# Given data:

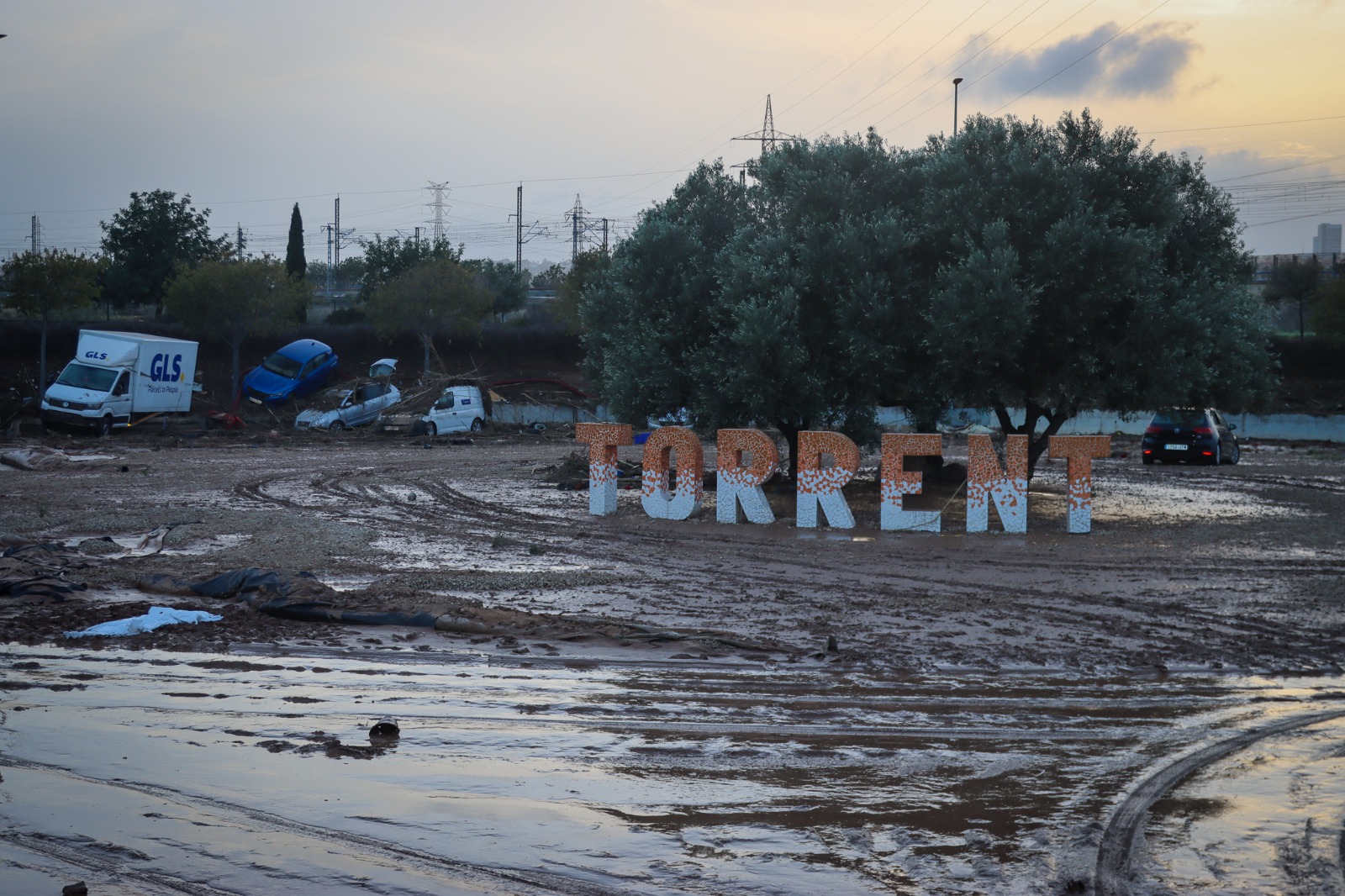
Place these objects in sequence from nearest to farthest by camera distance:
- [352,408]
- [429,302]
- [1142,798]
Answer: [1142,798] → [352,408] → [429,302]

* * *

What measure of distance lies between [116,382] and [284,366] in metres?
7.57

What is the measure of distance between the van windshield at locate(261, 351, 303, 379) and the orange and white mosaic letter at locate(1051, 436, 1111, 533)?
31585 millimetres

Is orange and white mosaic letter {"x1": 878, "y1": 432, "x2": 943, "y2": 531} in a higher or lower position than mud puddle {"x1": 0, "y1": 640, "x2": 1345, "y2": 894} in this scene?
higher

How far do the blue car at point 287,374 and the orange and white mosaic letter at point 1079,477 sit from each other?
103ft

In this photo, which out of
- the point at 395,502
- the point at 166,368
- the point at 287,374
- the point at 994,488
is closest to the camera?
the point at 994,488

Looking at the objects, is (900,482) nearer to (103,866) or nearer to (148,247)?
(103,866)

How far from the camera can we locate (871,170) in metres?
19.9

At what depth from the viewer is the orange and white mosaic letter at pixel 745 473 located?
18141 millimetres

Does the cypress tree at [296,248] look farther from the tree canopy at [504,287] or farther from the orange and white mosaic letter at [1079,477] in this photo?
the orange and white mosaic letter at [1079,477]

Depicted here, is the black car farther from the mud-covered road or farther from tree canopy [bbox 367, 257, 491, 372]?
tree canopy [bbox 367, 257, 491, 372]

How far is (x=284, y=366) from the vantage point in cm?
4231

# Exercise directions:
Rewrite everything from the line containing "In this photo, which out of" down to the line containing "18141 millimetres", substituting "the lens" for "the camera" and leaving all else unchanged.

# Expected answer:
In this photo, which out of
- the point at 395,502
- the point at 166,368
- the point at 287,374
- the point at 994,488
is closest to the lens?
the point at 994,488

Looking at the objects, is (900,482) nearer to (103,866) or nearer to (148,247)?
(103,866)

How far from the lens can we locate (871,170) in metres?
19.9

At what depth from the viewer is the orange and white mosaic letter at pixel 745 473 located?
18141 millimetres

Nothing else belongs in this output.